--- Start EXERCISE MATERIAL ---

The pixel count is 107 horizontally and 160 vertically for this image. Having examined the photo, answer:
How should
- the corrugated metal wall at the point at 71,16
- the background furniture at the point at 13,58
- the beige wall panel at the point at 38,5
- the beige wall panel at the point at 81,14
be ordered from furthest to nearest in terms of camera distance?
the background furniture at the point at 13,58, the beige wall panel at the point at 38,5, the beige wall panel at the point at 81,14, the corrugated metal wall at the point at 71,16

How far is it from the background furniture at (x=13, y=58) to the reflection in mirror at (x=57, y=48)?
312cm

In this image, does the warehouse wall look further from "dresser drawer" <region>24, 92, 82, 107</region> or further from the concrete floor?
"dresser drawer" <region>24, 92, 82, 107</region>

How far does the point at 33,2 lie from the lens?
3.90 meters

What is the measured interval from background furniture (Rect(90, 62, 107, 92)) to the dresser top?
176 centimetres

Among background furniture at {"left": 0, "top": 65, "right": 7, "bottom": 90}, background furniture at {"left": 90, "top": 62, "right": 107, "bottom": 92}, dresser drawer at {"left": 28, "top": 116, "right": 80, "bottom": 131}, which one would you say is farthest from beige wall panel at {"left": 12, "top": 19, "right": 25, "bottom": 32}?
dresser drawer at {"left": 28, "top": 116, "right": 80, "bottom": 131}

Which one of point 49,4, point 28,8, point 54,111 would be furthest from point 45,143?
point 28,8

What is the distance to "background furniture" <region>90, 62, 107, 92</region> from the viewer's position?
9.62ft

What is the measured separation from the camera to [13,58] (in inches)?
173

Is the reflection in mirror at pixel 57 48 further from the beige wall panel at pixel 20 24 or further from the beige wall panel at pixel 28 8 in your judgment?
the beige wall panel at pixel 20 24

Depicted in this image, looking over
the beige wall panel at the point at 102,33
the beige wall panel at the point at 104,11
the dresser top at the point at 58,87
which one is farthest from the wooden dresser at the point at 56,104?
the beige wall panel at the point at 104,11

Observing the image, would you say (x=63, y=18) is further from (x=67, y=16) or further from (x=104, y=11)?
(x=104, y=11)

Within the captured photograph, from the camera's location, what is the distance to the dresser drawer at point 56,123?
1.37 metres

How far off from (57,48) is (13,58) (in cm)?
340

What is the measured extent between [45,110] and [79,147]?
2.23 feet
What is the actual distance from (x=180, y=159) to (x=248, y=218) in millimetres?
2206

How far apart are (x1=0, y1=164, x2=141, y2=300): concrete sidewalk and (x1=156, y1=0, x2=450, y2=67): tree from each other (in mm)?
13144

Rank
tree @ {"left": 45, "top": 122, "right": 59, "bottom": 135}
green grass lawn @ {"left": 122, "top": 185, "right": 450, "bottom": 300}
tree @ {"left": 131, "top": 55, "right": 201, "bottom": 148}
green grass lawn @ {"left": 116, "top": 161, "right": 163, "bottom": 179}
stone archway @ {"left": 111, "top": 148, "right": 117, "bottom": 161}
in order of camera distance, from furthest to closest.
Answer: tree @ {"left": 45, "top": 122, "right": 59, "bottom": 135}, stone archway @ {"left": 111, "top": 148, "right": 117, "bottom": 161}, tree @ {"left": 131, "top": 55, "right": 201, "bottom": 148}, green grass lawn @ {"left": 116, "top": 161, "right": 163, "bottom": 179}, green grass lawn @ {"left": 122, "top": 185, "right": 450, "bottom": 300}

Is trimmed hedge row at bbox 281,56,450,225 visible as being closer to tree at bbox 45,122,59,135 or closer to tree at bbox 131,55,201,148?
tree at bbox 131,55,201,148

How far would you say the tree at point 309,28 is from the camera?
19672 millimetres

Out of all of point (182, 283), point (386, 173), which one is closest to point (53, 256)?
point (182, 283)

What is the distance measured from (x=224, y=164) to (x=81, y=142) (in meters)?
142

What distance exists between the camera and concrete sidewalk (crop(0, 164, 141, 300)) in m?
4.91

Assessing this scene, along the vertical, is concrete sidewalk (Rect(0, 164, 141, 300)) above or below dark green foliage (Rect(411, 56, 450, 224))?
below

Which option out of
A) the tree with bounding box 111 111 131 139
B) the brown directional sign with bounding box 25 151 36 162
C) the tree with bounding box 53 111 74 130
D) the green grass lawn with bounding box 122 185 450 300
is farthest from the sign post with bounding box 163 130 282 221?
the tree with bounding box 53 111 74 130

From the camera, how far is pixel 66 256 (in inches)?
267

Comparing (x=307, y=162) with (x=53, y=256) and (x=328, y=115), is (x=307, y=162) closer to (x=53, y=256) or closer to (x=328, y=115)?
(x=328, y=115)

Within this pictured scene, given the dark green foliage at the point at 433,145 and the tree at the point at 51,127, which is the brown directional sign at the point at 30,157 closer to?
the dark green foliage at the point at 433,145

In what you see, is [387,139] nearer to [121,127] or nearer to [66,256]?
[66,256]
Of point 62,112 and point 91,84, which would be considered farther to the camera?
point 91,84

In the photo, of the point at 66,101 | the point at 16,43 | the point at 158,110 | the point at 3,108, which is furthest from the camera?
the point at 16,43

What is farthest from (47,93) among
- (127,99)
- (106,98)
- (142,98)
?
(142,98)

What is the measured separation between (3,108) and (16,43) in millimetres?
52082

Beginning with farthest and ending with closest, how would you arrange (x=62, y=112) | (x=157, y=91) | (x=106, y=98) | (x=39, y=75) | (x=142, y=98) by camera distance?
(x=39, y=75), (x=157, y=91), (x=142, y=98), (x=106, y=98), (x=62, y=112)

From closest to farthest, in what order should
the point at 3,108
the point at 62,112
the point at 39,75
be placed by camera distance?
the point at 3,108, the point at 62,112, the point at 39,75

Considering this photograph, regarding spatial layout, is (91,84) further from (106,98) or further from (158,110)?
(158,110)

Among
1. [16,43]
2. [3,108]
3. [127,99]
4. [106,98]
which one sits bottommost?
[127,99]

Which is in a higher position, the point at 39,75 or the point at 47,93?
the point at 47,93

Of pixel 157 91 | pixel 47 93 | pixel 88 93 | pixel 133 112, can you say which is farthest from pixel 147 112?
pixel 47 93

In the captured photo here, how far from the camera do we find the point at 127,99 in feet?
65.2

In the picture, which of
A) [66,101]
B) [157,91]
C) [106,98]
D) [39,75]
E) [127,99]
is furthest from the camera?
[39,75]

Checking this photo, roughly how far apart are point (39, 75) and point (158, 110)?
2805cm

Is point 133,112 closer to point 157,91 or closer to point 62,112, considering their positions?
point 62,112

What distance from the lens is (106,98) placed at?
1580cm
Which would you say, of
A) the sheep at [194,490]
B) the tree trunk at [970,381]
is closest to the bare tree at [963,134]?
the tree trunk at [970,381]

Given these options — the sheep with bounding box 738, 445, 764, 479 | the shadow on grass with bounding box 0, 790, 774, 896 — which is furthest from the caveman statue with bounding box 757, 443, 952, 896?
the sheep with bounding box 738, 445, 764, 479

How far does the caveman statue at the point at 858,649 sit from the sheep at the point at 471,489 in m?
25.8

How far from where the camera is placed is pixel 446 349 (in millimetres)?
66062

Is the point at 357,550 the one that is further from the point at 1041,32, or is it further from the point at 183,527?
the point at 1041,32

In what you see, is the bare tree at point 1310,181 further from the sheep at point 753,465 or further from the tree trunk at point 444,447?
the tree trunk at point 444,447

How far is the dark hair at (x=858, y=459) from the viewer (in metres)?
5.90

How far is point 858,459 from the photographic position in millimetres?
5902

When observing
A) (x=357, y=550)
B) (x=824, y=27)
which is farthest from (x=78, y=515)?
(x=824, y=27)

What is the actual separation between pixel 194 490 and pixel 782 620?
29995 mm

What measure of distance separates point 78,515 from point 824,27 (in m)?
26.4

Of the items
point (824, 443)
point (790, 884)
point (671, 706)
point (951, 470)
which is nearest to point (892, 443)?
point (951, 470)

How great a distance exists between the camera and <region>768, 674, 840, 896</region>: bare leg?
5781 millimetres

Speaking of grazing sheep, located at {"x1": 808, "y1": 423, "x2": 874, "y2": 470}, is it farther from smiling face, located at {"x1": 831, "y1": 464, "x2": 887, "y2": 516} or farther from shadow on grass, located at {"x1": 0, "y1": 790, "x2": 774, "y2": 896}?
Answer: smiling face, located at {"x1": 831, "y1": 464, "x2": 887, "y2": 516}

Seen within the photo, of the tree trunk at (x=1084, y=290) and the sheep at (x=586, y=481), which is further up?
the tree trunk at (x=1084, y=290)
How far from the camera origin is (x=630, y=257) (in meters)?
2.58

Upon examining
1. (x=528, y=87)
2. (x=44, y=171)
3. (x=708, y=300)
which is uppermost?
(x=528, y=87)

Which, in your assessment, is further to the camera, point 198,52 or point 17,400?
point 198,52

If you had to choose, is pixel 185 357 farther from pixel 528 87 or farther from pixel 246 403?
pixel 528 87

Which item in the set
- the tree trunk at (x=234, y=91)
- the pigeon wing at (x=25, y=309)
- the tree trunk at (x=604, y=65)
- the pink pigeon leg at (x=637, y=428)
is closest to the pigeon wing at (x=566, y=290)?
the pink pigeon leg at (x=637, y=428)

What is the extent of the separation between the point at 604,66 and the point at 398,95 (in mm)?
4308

--- End EXERCISE MATERIAL ---

**EXERCISE AIM**
Print the records without alteration, starting at the line that contains "Of the items" and continuing through the end of the records, with both the first and last lines included.

**EXERCISE RESPONSE**
Of the items
point (824, 443)
point (790, 884)
point (671, 706)
point (951, 470)
which is nearest to point (892, 443)?
point (951, 470)

How great a distance exists between the camera and <region>768, 674, 840, 896</region>: bare leg?
5781 millimetres

Speaking of grazing sheep, located at {"x1": 808, "y1": 423, "x2": 874, "y2": 470}, is it farther from smiling face, located at {"x1": 831, "y1": 464, "x2": 887, "y2": 516} or farther from shadow on grass, located at {"x1": 0, "y1": 790, "x2": 774, "y2": 896}?
Answer: smiling face, located at {"x1": 831, "y1": 464, "x2": 887, "y2": 516}

Seen within the photo, of the tree trunk at (x=1084, y=290) and the sheep at (x=586, y=481), which is further up?
the tree trunk at (x=1084, y=290)
How far from the camera origin is (x=630, y=257) (in meters)?
2.58

Upon examining
1. (x=528, y=87)
2. (x=44, y=171)
3. (x=708, y=300)
which is uppermost?
(x=528, y=87)

Which, in your assessment, is further to the camera, point 198,52 or point 17,400?
point 198,52

If you had to choose, is pixel 185 357 farther from pixel 528 87 or farther from pixel 246 403?
pixel 528 87

Which item in the set
- the tree trunk at (x=234, y=91)
- the pigeon wing at (x=25, y=309)
- the tree trunk at (x=604, y=65)
- the pink pigeon leg at (x=637, y=428)
is closest to the pigeon wing at (x=566, y=290)?
the pink pigeon leg at (x=637, y=428)

What is the extent of the separation between the point at 604,66 and the point at 398,95 (in mm)?
4308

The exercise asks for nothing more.